La Gestion autonome de la médication en santé mentale (GAM) est une démarche qui s’appuie sur une vision globale de la personne et de son mieux-être dans une perspective d’appropriation du pouvoir.

Le but de la Gestion autonome de la médication en santé mentale est de permettre à la personne qui prend des médicaments de se rapprocher d’une médication qui lui convient et qui s’intègre dans une démarche plus large d’amélioration, de mieux-être et de reprise de pouvoir sur sa vie. Elle implique l’accès à toute l’information nécessaire concernant la médication et les alternatives.

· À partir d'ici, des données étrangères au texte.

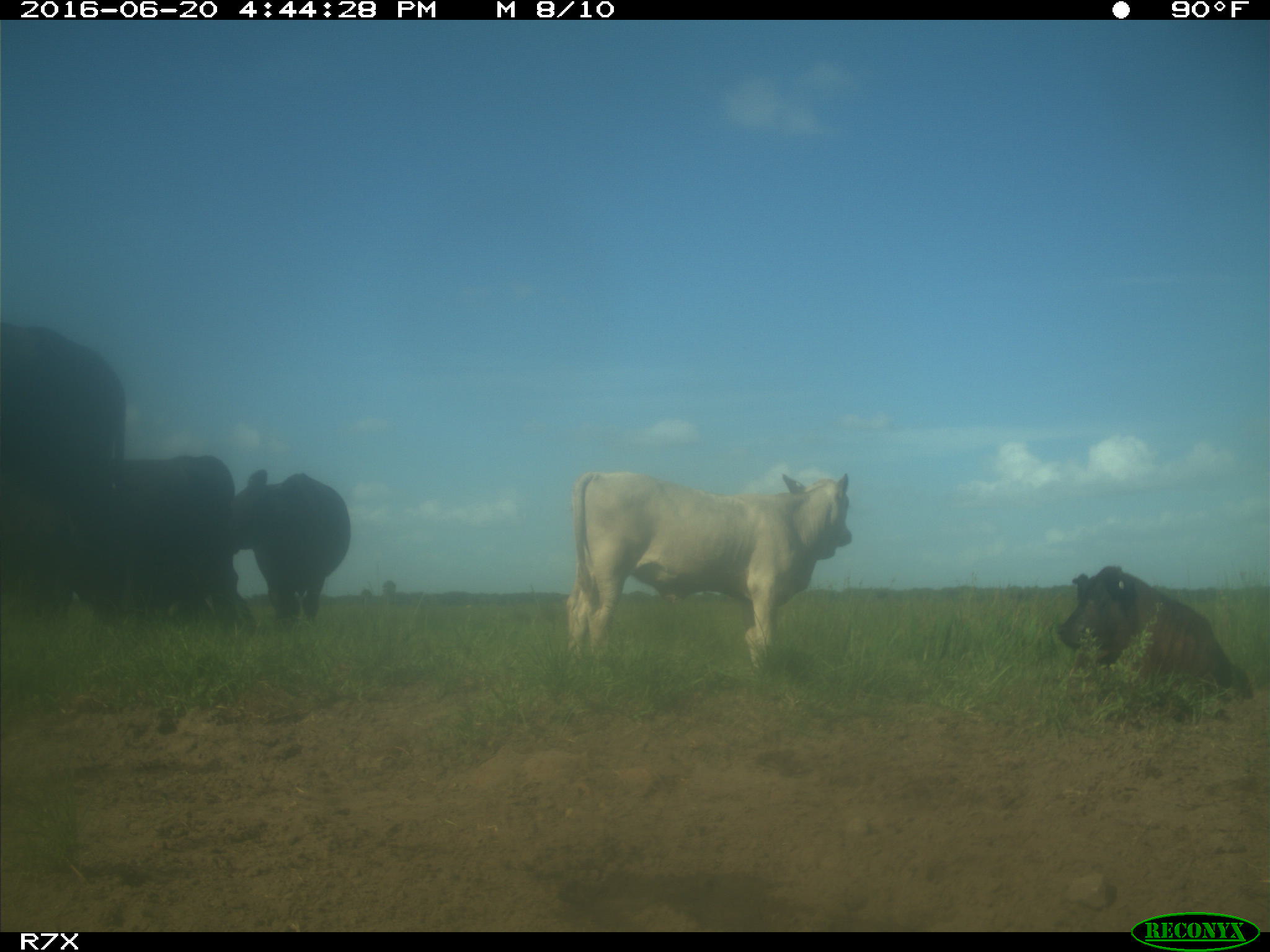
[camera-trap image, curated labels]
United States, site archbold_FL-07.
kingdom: Animalia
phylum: Chordata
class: Mammalia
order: Artiodactyla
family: Bovidae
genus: Bos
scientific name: Bos taurus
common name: domestic cow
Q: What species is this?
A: Bos taurus (domestic cow).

Forgée au croisement de savoirs d’expérience (de personnes usagères, d’intervenants et d’intervenantes, de gestionnaires en santé mentale) et de recherches, la GAM représente une façon inédite et globale d’aborder l’apport et l’impact des médicaments en santé mentale dans la vie des personnes qui les consomment. La GAM permet non seulement de prendre en compte à la fois les effets bénéfiques et les effets indésirables des médicaments en santé mentale, mais aussi, de manière unique, de travailler avec les significations qu’on attribue à la médication, un aspect qui s’avère tout aussi important pour les personnes que les effets plus concrets des médicaments.

Une approche novatrice née au Québec

Cette approche novatrice et alternative a émergé et se développe au Québec depuis le milieu des années 1990. Elle est chapeautée par le RRASMQ, l’AGIDD-SMQ et l’équipe de recherche ÉRASME. Ces différents acteurs poursuivent le développement de la GAM en collaboration étroite avec des intervenants et intervenantes et des personnes utilisatrices de services en santé mentale. Au cours de son développement, la GAM a reçu plusieurs appuis, dont celui du ministère de la Santé et des Services sociaux du Québec. L’importance de cette approche a été identifiée dans le dernier rapport du Commissaire à la santé et au bien-être (2012) et soulignée dans le Plan d'action en santé mentale du ministère de la Santé et des Services sociaux du Québec(2015-2020). Par ailleurs, le cercle de réflexion et d’action s’agrandit, car on parle maintenant d’implantation de pratiques GAM à l’extérieur du Québec, notamment en Ontario et au Brésil.